June jobs report: US economy adds better than expected 4.8 million payrolls, unemployment rate falls to 11.1%


The U.S. economy regained millions more jobs in June from May, as regions across the country eased social distancing restrictions and allowed more businesses to reopen. At 4.8 million, the net addition in payrolls was handily a record single-month gain, and topped consensus expectations.

Meanwhile, the unemployment rate fell from May’s level but held at a historically high level, as millions of Americans remained out of work with the pandemic still under way.

Here were the main metrics from the Department of Labor’s report, compared to consensus estimates compiled by Bloomberg:

  • Change in non-farm payrolls: +4.8 million vs. +3.23 million expected, +2.699 million in May

  • Unemployment rate: 11.1% vs. 12.5% expected, 13.3% in May

  • Average hourly earnings, month on month: -1.2% vs. -0.8% expected, -1.0% in May

  • Average hourly earnings, year on year: +5.0% vs. +5.3% expected, +6.6% in May

The June jobs report came following a massive upside surprise in May, during which the economy unexpectedly added payrolls, when a loss of more than 7 million jobs had been expected. Estimates for the June payrolls gain spanned a wide range, though none of the more than 70 economists polled by Bloomberg ahead of time expected to see net job losses for June.

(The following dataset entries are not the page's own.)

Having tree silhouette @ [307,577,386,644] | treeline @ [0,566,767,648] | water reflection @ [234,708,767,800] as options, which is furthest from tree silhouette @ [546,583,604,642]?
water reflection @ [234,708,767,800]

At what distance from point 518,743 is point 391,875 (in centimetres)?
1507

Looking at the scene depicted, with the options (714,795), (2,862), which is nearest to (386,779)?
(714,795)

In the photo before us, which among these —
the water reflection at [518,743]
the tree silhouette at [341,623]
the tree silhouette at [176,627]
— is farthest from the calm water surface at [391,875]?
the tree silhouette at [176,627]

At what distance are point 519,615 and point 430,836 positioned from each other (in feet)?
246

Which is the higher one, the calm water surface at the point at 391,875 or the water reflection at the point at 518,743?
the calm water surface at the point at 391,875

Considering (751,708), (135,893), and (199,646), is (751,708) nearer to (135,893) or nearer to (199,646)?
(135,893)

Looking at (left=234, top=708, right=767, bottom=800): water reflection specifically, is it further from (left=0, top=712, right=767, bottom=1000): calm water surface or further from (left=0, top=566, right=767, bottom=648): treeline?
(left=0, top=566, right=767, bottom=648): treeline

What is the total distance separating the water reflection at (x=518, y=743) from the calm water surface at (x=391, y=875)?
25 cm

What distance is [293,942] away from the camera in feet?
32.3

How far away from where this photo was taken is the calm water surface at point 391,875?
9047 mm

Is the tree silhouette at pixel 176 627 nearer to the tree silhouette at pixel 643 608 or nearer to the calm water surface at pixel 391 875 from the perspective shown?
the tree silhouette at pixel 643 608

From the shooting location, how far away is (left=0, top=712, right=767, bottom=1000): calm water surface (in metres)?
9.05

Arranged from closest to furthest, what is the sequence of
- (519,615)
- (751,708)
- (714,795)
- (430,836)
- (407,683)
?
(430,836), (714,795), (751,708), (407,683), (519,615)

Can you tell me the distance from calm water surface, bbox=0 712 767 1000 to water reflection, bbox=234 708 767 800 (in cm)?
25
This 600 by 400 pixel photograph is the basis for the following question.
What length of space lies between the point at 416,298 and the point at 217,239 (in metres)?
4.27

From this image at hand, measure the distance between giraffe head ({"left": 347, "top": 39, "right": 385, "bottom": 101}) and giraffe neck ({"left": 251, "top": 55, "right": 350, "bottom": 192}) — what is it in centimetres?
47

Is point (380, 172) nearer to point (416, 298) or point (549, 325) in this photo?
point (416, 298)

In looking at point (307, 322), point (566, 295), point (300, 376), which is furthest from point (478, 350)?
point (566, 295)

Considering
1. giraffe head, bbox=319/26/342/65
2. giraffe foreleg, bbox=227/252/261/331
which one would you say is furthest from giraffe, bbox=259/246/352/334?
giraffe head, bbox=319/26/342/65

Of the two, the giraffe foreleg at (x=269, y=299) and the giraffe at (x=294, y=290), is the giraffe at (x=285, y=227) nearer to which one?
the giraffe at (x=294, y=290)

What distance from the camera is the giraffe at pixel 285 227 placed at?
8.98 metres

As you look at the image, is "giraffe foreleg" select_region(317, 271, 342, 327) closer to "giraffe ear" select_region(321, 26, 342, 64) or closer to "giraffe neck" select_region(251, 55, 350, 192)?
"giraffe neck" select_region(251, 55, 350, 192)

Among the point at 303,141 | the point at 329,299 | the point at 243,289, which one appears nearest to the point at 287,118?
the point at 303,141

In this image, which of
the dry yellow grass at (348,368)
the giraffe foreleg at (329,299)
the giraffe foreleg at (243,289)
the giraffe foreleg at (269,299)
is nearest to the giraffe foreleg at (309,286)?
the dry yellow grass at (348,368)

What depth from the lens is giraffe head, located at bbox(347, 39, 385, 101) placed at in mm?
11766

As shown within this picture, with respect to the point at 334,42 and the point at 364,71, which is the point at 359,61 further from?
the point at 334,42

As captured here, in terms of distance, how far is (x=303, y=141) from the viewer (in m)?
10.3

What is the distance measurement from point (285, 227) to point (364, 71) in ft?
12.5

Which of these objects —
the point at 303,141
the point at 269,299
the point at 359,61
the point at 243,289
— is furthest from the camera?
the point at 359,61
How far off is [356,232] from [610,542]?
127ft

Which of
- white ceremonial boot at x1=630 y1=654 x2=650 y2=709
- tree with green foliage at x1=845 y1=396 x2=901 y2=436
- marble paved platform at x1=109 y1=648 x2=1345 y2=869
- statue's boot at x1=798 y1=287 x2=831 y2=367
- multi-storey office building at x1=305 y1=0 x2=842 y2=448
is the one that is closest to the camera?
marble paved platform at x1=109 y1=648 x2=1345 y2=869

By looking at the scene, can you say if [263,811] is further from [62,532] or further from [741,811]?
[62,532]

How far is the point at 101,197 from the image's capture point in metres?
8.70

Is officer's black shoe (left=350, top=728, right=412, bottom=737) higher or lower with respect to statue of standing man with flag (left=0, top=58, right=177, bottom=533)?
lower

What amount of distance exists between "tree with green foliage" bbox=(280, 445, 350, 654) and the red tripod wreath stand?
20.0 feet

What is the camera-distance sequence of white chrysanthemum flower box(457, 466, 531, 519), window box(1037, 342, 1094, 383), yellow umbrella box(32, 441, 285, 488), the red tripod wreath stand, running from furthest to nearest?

Still, the past two months’ worth of better-than-expected payrolls additions has not yet made up for the record decline in April, when virus-related business closures wiped out more than 20 million jobs from the economy that month alone.

“The 4.8 million rise in non-farm payrolls in June provides further confirmation that the initial economic rebound has been far faster than we and most others anticipated,” Michael Pearce, senior US economist for Capital Economics, wrote in a note Thursday morning. “But that still leaves employment 9.6% below its February level and with the spread of the virus accelerating again, we expect the recovery from here will be a lot bumpier and job gains far slower on average.”

April’s payroll losses were revised down by 100,000 to 20.8 million, while May’s payrolls gain was upwardly revised by 190,000 to 2.699 million.

Investors cheered the better than expected report, sending the Dow up more than 400 points, or 1.5%, shortly after market open Thursday morning.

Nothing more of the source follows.